◆ **EXERCISE OBJECTIVE**
Reproduce verbatim everything from the line containing "How far from the camera's" down to the line containing "1.56 meters", with both of those lines included. Output nothing else from the records.

....

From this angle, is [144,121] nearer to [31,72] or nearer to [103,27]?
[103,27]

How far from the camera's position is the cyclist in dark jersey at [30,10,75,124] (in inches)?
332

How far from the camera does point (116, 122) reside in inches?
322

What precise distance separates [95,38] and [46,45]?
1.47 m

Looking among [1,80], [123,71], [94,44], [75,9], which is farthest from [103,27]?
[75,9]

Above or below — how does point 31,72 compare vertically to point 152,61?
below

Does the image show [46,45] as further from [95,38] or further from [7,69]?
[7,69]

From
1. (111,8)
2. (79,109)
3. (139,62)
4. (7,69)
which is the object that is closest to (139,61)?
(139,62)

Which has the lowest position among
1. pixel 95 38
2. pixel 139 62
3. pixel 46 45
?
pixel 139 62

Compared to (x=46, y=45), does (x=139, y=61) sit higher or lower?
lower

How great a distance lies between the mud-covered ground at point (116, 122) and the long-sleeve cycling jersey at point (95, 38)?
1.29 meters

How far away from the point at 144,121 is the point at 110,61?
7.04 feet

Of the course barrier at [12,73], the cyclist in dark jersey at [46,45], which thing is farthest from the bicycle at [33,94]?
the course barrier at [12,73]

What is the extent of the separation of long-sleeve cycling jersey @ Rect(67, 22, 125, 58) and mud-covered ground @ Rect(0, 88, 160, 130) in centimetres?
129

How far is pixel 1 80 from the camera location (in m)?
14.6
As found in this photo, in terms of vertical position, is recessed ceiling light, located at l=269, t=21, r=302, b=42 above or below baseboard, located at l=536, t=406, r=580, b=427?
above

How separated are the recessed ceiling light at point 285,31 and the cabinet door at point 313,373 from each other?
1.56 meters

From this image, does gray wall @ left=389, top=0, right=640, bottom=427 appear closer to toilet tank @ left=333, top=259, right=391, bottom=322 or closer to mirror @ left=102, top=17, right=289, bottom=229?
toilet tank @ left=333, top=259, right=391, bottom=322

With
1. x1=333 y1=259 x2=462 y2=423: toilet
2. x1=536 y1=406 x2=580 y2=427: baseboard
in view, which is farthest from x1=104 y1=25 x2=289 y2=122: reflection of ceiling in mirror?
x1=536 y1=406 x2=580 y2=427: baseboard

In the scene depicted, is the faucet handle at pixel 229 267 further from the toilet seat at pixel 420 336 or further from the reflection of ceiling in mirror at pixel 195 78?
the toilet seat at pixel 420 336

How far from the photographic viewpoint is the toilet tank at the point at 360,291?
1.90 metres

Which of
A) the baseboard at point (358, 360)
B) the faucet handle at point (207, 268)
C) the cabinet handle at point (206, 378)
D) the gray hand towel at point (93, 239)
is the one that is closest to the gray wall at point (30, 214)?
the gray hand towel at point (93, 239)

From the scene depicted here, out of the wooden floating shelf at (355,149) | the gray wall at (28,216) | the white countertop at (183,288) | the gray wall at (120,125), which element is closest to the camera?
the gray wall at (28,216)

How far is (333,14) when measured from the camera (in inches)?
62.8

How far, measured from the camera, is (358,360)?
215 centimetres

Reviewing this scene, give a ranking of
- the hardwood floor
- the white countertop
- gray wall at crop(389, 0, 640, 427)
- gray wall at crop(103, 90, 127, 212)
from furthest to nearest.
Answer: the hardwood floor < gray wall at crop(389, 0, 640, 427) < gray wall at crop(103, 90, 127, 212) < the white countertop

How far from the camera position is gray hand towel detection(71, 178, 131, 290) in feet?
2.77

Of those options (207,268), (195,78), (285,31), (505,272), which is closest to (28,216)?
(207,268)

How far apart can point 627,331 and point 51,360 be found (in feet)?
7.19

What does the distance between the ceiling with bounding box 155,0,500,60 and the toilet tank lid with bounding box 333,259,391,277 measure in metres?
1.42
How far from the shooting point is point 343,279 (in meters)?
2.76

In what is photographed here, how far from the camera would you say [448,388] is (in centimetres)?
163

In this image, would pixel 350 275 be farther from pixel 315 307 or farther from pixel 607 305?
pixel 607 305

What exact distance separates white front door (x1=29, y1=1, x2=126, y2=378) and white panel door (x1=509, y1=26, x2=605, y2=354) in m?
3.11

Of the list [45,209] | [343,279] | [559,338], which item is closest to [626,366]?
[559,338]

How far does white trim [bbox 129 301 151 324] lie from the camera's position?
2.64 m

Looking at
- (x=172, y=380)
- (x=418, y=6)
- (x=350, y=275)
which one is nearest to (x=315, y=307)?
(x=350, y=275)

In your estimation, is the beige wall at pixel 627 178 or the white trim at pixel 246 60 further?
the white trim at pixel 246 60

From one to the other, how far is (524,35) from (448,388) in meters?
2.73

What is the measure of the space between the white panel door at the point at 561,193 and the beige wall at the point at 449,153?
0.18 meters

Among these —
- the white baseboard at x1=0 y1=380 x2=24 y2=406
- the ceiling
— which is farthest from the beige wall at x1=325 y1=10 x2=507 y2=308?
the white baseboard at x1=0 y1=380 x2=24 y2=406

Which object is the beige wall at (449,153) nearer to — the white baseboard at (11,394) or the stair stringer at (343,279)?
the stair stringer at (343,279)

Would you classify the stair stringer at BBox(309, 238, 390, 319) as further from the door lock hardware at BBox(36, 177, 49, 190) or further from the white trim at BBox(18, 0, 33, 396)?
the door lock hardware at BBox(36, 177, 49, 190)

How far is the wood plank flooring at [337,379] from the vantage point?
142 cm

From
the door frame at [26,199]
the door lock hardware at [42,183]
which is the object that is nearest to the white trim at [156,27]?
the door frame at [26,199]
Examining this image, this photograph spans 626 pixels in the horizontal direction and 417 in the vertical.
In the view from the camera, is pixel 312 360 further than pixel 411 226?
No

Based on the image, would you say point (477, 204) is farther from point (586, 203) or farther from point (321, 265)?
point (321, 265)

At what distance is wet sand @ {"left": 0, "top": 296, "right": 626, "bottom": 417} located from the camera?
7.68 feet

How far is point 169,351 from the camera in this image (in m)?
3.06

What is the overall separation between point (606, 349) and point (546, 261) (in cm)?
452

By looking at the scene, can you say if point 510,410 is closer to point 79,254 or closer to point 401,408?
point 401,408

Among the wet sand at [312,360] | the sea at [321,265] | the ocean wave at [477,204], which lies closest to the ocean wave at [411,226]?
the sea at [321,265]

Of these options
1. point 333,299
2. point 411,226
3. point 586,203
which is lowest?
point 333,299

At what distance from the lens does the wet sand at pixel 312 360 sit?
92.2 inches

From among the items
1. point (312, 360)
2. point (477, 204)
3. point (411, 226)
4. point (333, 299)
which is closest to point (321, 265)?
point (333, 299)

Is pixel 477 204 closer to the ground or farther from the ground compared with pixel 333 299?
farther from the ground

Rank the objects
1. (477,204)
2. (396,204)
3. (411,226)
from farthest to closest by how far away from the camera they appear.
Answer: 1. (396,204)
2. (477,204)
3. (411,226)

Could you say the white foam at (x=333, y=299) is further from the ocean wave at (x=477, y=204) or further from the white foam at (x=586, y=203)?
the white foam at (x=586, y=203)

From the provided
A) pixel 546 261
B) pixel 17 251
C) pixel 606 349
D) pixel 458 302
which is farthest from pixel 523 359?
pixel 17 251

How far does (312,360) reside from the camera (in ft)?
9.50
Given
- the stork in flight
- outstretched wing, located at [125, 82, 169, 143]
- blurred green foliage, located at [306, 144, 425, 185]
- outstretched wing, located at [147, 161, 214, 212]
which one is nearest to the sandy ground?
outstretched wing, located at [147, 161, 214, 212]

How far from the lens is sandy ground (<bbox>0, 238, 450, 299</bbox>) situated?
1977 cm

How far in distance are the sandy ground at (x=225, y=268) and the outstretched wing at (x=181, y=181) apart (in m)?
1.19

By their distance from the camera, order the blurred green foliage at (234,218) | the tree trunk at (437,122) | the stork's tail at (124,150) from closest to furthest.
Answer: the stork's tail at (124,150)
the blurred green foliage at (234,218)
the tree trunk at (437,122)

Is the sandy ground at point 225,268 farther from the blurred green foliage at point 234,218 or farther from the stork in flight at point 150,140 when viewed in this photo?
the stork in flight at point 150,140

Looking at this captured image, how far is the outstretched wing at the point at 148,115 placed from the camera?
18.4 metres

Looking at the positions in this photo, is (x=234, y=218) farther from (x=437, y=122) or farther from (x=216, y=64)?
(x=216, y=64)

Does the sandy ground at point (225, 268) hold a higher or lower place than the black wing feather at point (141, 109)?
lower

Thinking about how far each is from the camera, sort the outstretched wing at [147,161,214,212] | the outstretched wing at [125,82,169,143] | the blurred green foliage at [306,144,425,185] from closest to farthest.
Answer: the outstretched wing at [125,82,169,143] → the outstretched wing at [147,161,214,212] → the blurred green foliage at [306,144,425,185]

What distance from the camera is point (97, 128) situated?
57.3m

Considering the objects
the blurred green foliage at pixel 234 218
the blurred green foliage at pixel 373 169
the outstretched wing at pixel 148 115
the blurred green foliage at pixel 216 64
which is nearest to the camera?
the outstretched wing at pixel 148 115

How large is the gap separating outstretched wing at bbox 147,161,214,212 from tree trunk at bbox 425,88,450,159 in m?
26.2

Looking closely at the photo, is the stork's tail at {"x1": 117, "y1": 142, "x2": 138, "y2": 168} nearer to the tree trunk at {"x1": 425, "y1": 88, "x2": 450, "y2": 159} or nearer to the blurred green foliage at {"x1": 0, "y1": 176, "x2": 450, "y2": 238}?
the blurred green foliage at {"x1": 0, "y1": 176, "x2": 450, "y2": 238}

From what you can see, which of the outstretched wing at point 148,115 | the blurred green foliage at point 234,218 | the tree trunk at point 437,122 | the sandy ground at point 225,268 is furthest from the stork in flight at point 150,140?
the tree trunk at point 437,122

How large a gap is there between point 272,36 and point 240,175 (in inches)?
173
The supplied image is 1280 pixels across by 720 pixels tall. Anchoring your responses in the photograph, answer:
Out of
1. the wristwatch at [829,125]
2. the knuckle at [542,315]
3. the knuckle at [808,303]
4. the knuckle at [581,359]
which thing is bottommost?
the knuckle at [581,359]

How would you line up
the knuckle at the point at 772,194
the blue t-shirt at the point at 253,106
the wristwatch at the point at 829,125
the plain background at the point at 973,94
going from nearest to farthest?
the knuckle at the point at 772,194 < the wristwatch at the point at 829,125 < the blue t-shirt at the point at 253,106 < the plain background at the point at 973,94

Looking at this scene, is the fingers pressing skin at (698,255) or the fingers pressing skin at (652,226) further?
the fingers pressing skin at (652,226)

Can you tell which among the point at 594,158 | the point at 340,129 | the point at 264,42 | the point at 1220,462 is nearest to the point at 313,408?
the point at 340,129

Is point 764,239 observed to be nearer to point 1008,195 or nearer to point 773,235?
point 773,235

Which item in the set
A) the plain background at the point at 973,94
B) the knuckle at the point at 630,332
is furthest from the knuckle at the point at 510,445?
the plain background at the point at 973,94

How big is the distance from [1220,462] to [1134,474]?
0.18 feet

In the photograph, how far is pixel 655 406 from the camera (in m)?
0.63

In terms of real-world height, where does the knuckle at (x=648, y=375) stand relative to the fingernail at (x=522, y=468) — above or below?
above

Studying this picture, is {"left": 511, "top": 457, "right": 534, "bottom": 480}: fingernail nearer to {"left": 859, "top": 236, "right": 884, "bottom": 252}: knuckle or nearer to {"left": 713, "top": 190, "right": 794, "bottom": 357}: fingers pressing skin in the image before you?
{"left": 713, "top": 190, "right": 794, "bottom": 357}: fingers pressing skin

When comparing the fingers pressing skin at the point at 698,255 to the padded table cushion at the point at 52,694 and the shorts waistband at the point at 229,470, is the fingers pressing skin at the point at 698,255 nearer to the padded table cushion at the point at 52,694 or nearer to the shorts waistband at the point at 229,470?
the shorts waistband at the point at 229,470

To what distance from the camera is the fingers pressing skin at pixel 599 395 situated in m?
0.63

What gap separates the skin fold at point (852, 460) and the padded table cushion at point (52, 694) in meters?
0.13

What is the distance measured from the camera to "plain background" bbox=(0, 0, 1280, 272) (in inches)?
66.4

....

◆ **THE SOLUTION**
How far from the camera's position is the cyclist in dark jersey at [30,10,75,124] (in inches)?
332

How far from the camera does point (116, 122) reside in inches?
322

What precise distance separates [95,38] and [46,45]?
1.47 m

Looking among [1,80], [123,71], [94,44], [75,9], which is farthest from [103,27]?
[75,9]

Above or below — how does point 31,72 compare vertically to point 152,61?
below

Does the image show [46,45] as further from [95,38] or further from [7,69]?
[7,69]

From
1. (111,8)
2. (79,109)
3. (139,62)
4. (7,69)
which is the object that is closest to (139,61)?
(139,62)

Which has the lowest position among
1. pixel 95 38
2. pixel 139 62
3. pixel 46 45
?
pixel 139 62

Compared to (x=46, y=45), does (x=139, y=61) sit higher or lower?
lower

How great a distance lies between the mud-covered ground at point (116, 122) and the long-sleeve cycling jersey at point (95, 38)?
1.29 meters

How far away from the point at 144,121 is the point at 110,61?
7.04 feet

Of the course barrier at [12,73], the cyclist in dark jersey at [46,45], which thing is farthest from the bicycle at [33,94]?
the course barrier at [12,73]

What is the extent of the separation of long-sleeve cycling jersey @ Rect(67, 22, 125, 58) and mud-covered ground @ Rect(0, 88, 160, 130) in centimetres?
129

How far is pixel 1 80 from the camera location (in m)?
14.6
As found in this photo, in terms of vertical position, is recessed ceiling light, located at l=269, t=21, r=302, b=42 above or below baseboard, located at l=536, t=406, r=580, b=427?
above

How separated are the recessed ceiling light at point 285,31 and the cabinet door at point 313,373 from each other?
1.56 meters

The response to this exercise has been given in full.